Required action: Each record must be written out again exactly. Skip any picture it contains.
[[ Input data open ]]
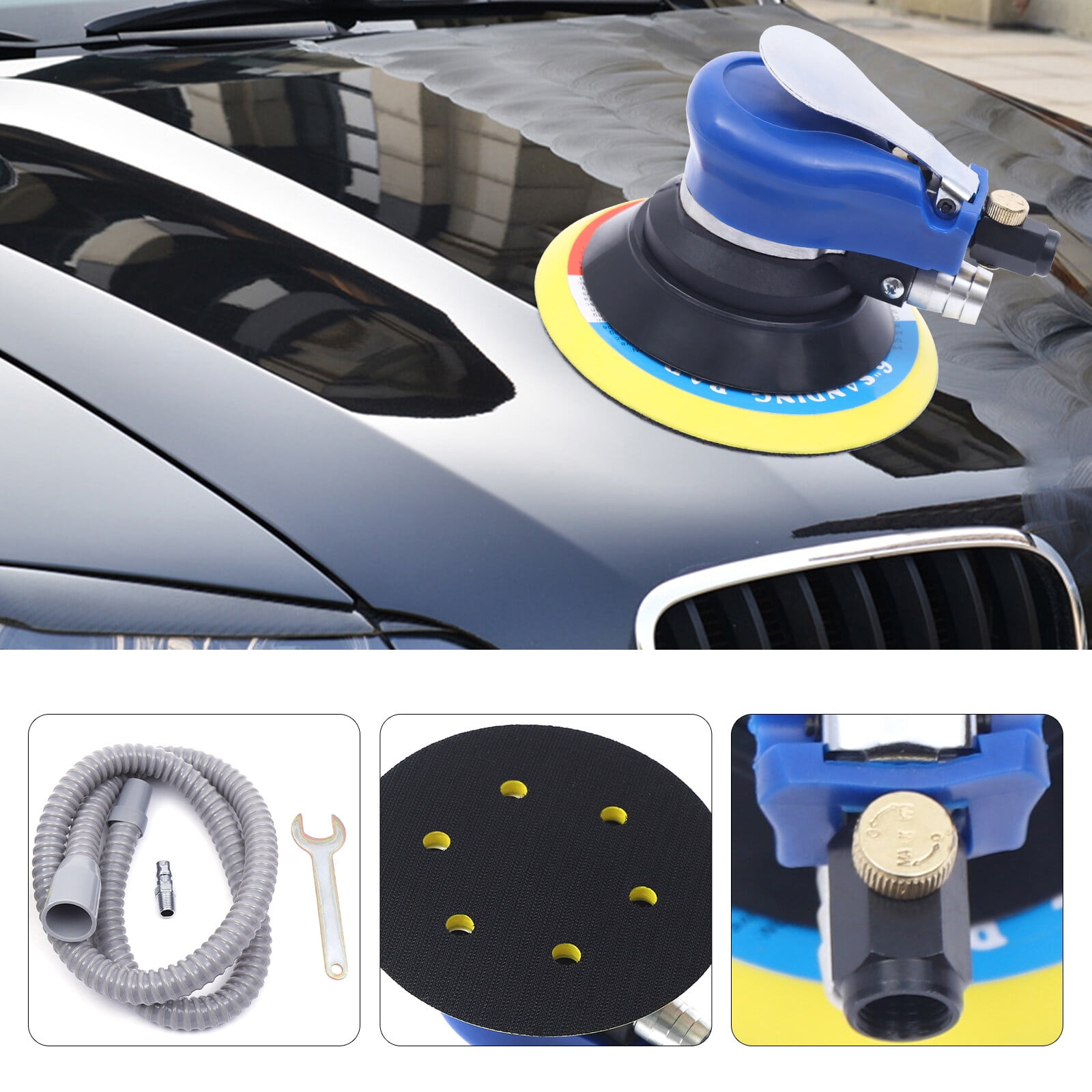 6'' Palm Air Sander Random Orbital Auto Body orbit DA Sander Tools 10000 RPM for Rust Removal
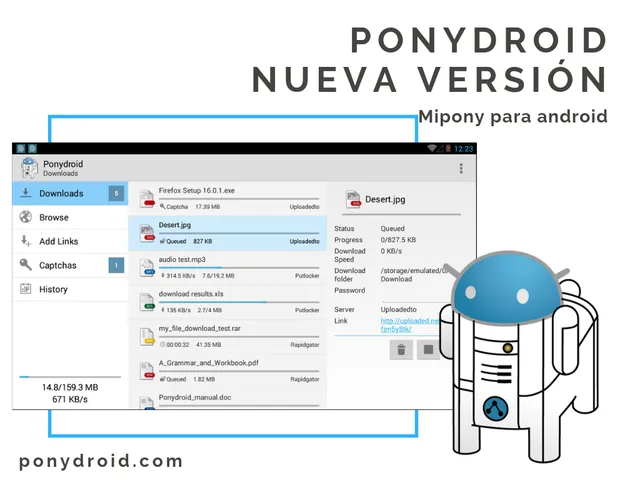 Nueva versión de Ponydroid, Mipony para android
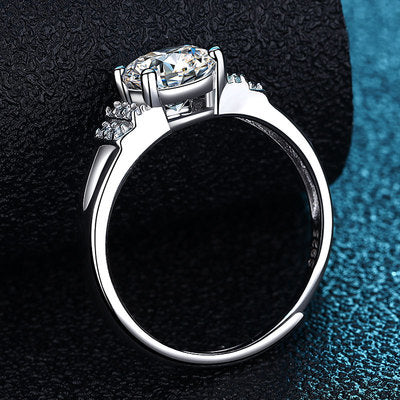 S925 Sterling Silver Cube Zircon Adjustable Ring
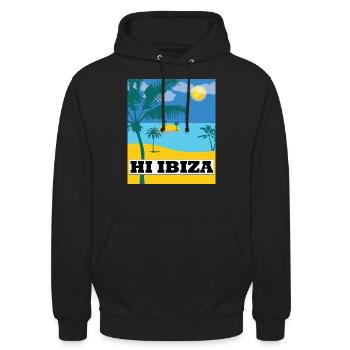 Hi Ibiza, Ibiza Beach - Unisex Hoodie - black - Front - Alina (178cm) & Michal (187cm)
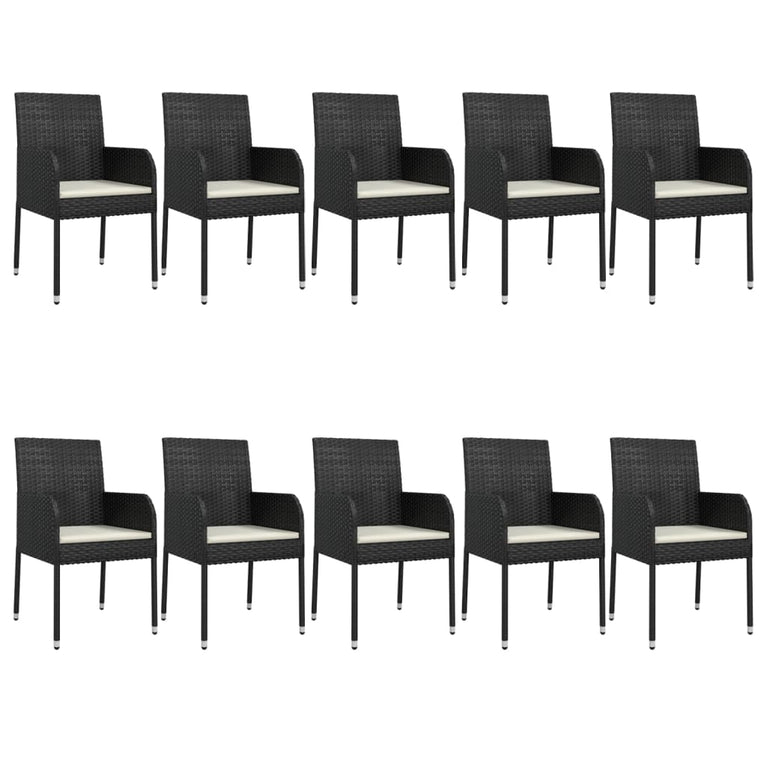 11-delige Tuinset met kussens poly rattan zwart MeubelReus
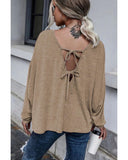 NNEDSZ Exchange Tie Plunging Back Dolman Sleeve Oversize Top - 2XL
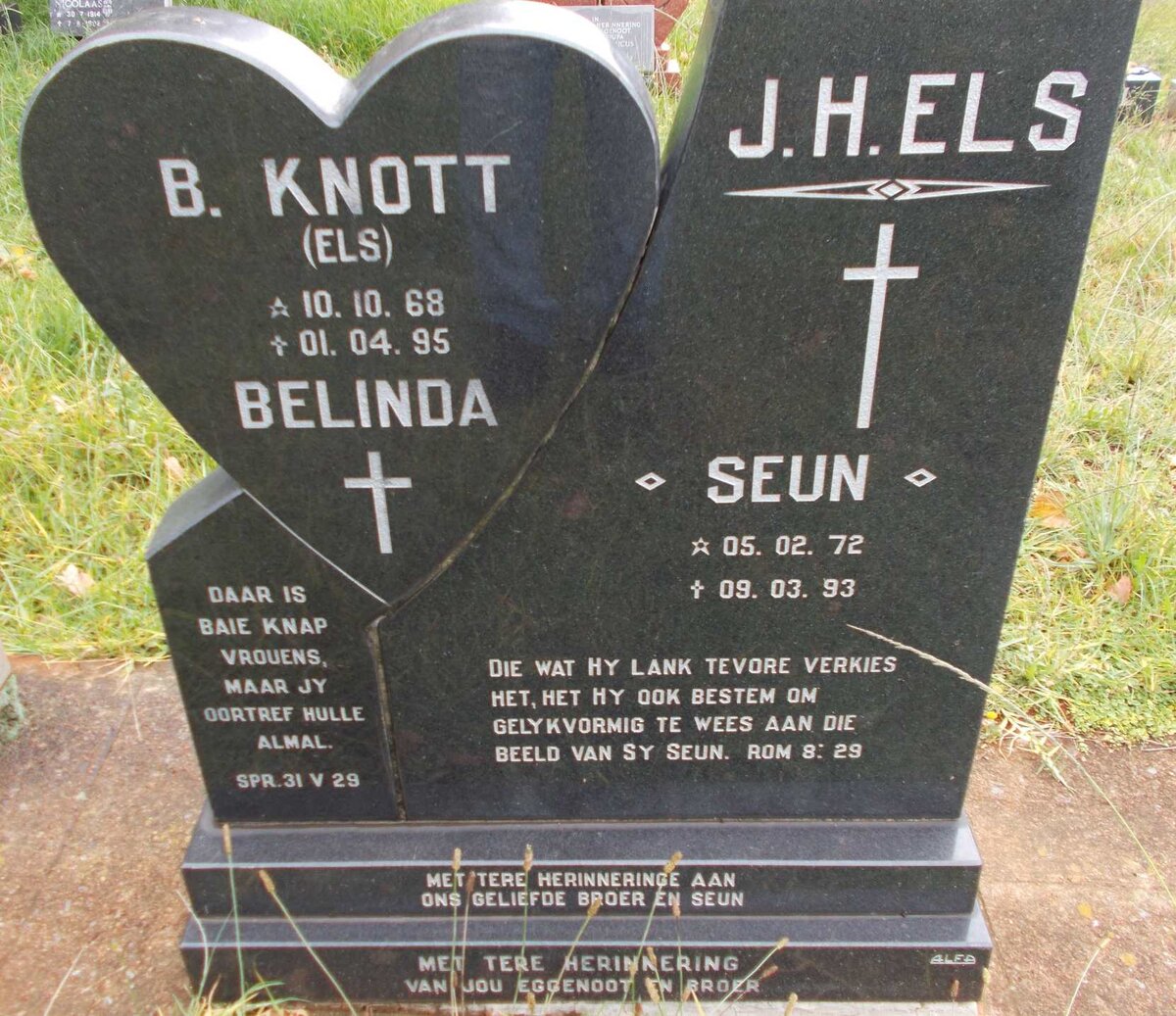 KNOTT Belinda nee ELS 1968-1995 :: ELS J.H. 1972-1993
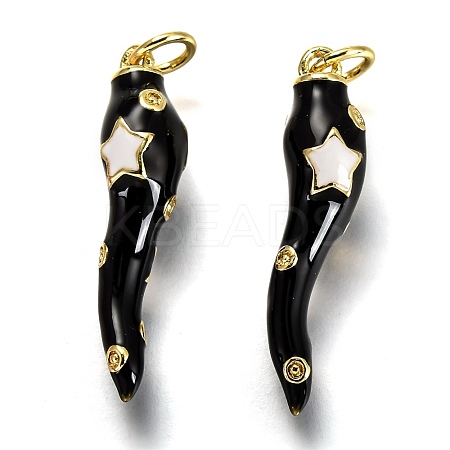 Brass Enamel Pendants X-KK-B026-15G-A-1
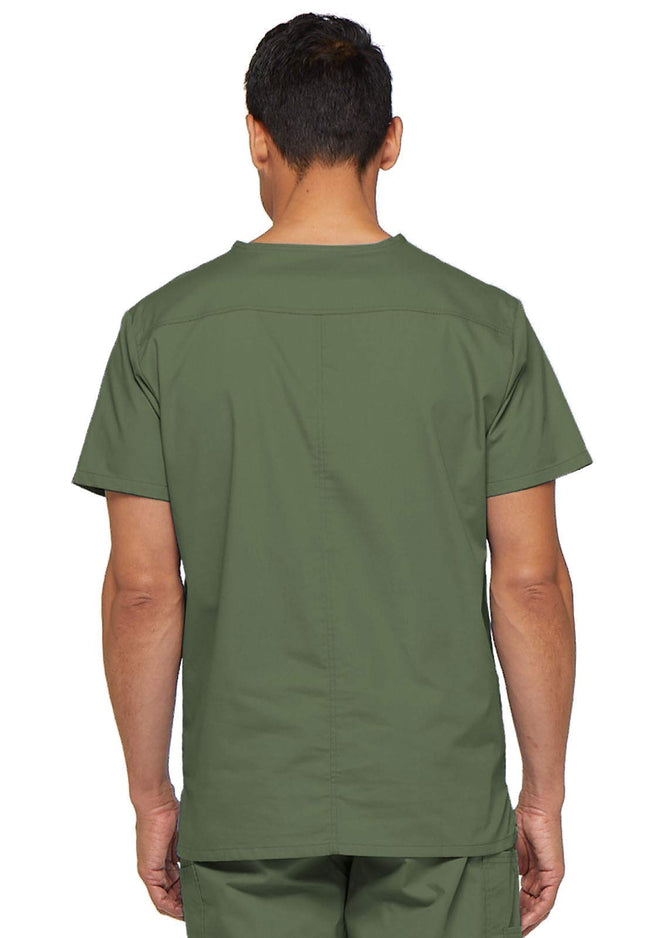 Dickies EDS Signature Scrubs for Men, Multi-Pocket V-Neck Scrub Top in Soft Brushed Poplin 81906, Olive, Large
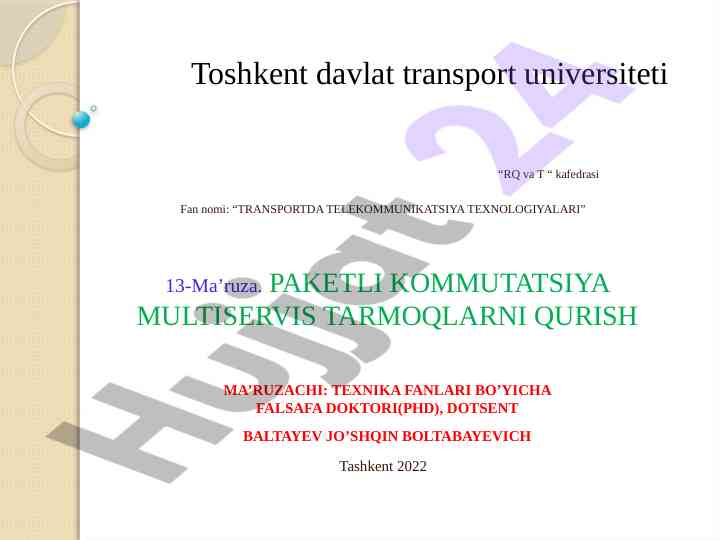 Transportda telekommunikatsiya texnologiyalari kursi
[[ Input data closed ]]
Reply:
 6'' Palm Air Sander Random Orbital Auto Body orbit DA Sander Tools 10000 RPM for Rust Removal
 Nueva versión de Ponydroid, Mipony para android
 S925 Sterling Silver Cube Zircon Adjustable Ring
 Hi Ibiza, Ibiza Beach - Unisex Hoodie - black - Front - Alina (178cm) & Michal (187cm)
 11-delige Tuinset met kussens poly rattan zwart MeubelReus
 NNEDSZ Exchange Tie Plunging Back Dolman Sleeve Oversize Top - 2XL
 KNOTT Belinda nee ELS 1968-1995 :: ELS J.H. 1972-1993
 Brass Enamel Pendants X-KK-B026-15G-A-1
 Dickies EDS Signature Scrubs for Men, Multi-Pocket V-Neck Scrub Top in Soft Brushed Poplin 81906, Olive, Large
 Transportda telekommunikatsiya texnologiyalari kursi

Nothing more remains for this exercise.